Abhay Shukla, Convenor, Jan Swasthya Abhiyan gave an overview of the campaign's history, activities and key objectives. The JSA is a campaign launched in 2000 jointly by 18 national networks working on health and related issues.

According to him from the experience of the JSA there were five important tasks ahead of the public health movement, namely:

• Making health a sustained mass issue
• Developing an overarching strategy to deal with problems of both public and private health systems
• Developing an integrated set of demands on health care and its social and economic determinants
• Carrying out constructive health service delivery work and building models that can be the basis for demanding a new approach to health issues
• Developing transitional demands which can be demanded with justification today but which would also take us towards a new system tomorrow

Dr Srinivasan of Medico Friends Circle said that the crisis of healthcare delivery services in India had deepened in the last thirty years. He gave an overview of the history of the MFC, which was formed in 1975 and its regular activities.

G.Ananthakrishnan presented a paper on the potential for introducing a universal health insurance in India. Dr Padma Balasubramaniam and Pratyush Bharati made presentations on the experience of Cuba's health care system and the changes being brought about in the health sector by Hugo Chavez's Venezuela.

In the discussions that followed participants pointed out that the health status of the population was closely linked to the social, economic, cultural and political situation in the country. Poverty, manifested in the form of low income, malnutrition, lack of drinking water and poor access to energy sources it was pointed out was the biggest disease in itself as well as the cause of most health problems.

Caste and gender discrimination, the commercialization of medical education and the lack of health facilities in rural areas were also major reasons for the poor status of health in India. In recent years, the advent of neo-liberal economic policies has compounded the problems of public health in the country by creating huge income inequalities, giving a free rein to multinationals that operated polluting industries and marginalizing people who depended on agriculture for survival.

Some participants said that the problem of impunity of multinationals, exemplified by Union Carbide (and its successor Dow Chemicals) of Bhopal gas tragedy notoriety, was only bound to get worse in the days ahead.

Apart from low investments in public health infrastructure a major problem was the poor maintenance of existing facilities and lack of implementation of announced policies.
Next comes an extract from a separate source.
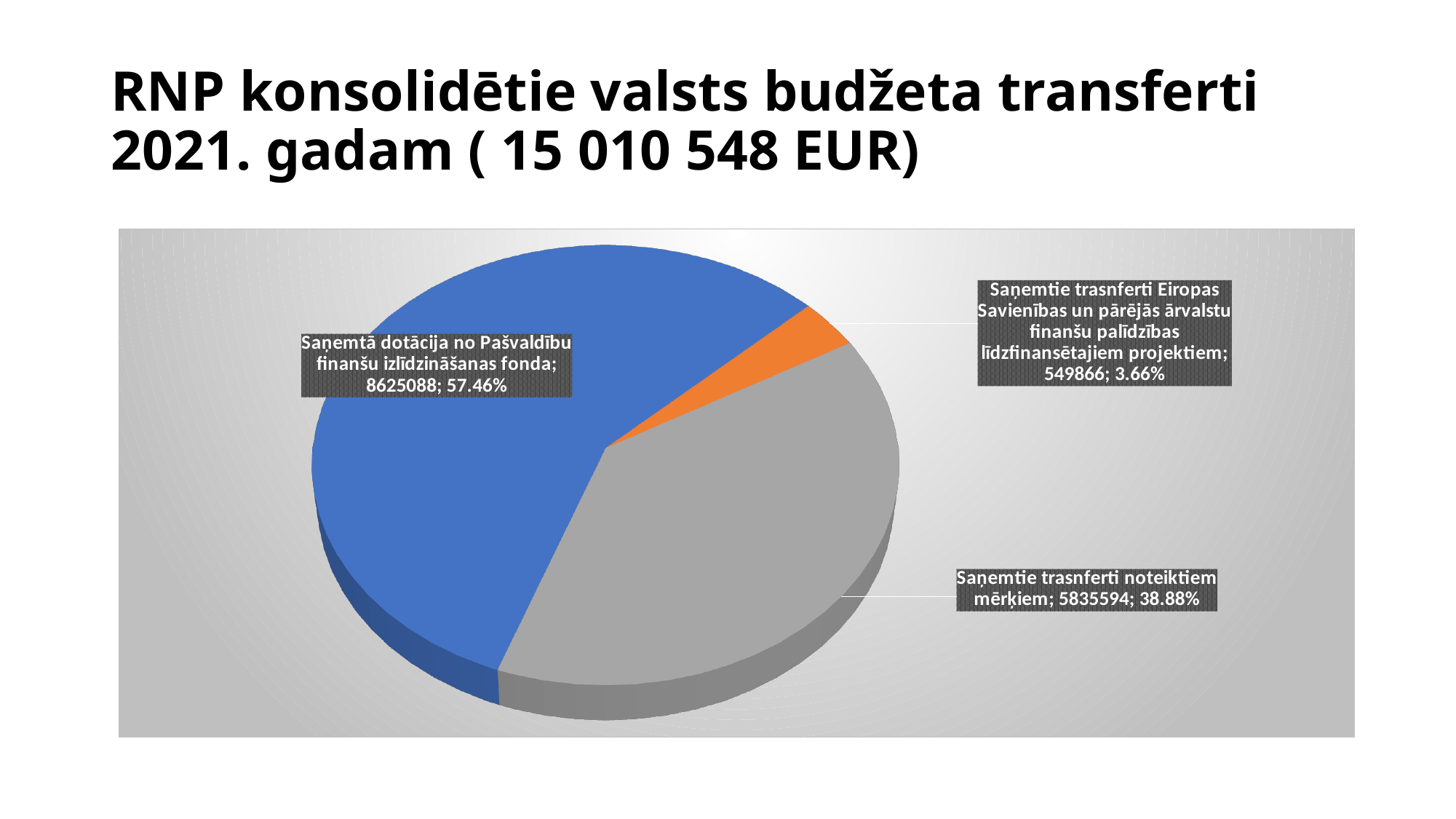
Which slice is the largest? Saņemtā dotācija no Pašvaldību finanšu izlīdzināšanas fonda How many slices does the pie chart have? 3 What share of the pie does "Saņemtā dotācija no Pašvaldību finanšu izlīdzināšanas fonda" represent? 57.46% What kind of chart is shown on the slide? pie chart What is the difference between the values for "Saņemtā dotācija no Pašvaldību finanšu izlīdzināšanas fonda" and "Saņemtie trasnferti noteiktiem mērķiem"? 2789494 What is the value for "Saņemtie trasnferti Eiropas Savienības un pārējās ārvalstu finanšu palīdzības līdzfinansētajiem projektiem"? 549866 What share of the pie does "Saņemtie trasnferti Eiropas Savienības un pārējās ārvalstu finanšu palīdzības līdzfinansētajiem projektiem" represent? 3.66% What is the value for "Saņemtie trasnferti noteiktiem mērķiem"? 5835594 Which slice is the smallest? Saņemtie trasnferti Eiropas Savienības un pārējās ārvalstu finanšu palīdzības līdzfinansētajiem projektiem What is the value for "Saņemtā dotācija no Pašvaldību finanšu izlīdzināšanas fonda"? 8625088 What share of the pie does "Saņemtie trasnferti noteiktiem mērķiem" represent? 38.88% What is the title of the chart on the slide? RNP konsolidētie valsts budžeta transferti 2021. gadam ( 15 010 548 EUR)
And in this situation the Indian State was washing its hands off its responsibilities by encouraging corporations to take over the health sector.

Some participants also emphasized the need not to 'medicalise' the public health system and create too much dependence on doctors, hospitals and pharmaceuticals. Instead it was suggested to help people take care of their own health in various ways, including through the use of traditional systems of medicine in the country.

Manohar of Sangama, Bangalore told participants about the various problems of discrimination, violence and lack of access to healthcare faced by sexual minorities in India.

Among the suggestions for activities to be taken up as part of the Indian Health Front's activities were:
• Campaign for free healthcare and social security for all
• Campaigning for greater State investment in basic rural and urban infrastructure such as water, energy and sanitation
• Setting up citizen's health committees at various levels to monitor public health.
• Organising healthcare workers
• Studying impact of globalization on public health
• Creating a national rural health network
• Fighting against privatization of medical education
• Working together with other organisations in the health movement

2 Comments:

Anonymous Anonymous said...

It was a good beginning. One has to continue the dialogue, so that the messages could make substantive changes.
Dr U N Nair

8:19 PM  
Blogger Apoplexy said...

We, the MCDSA, Medical College Democratic Students association, calcutta and sharmajibi swasthya udyog have broadly similar aims.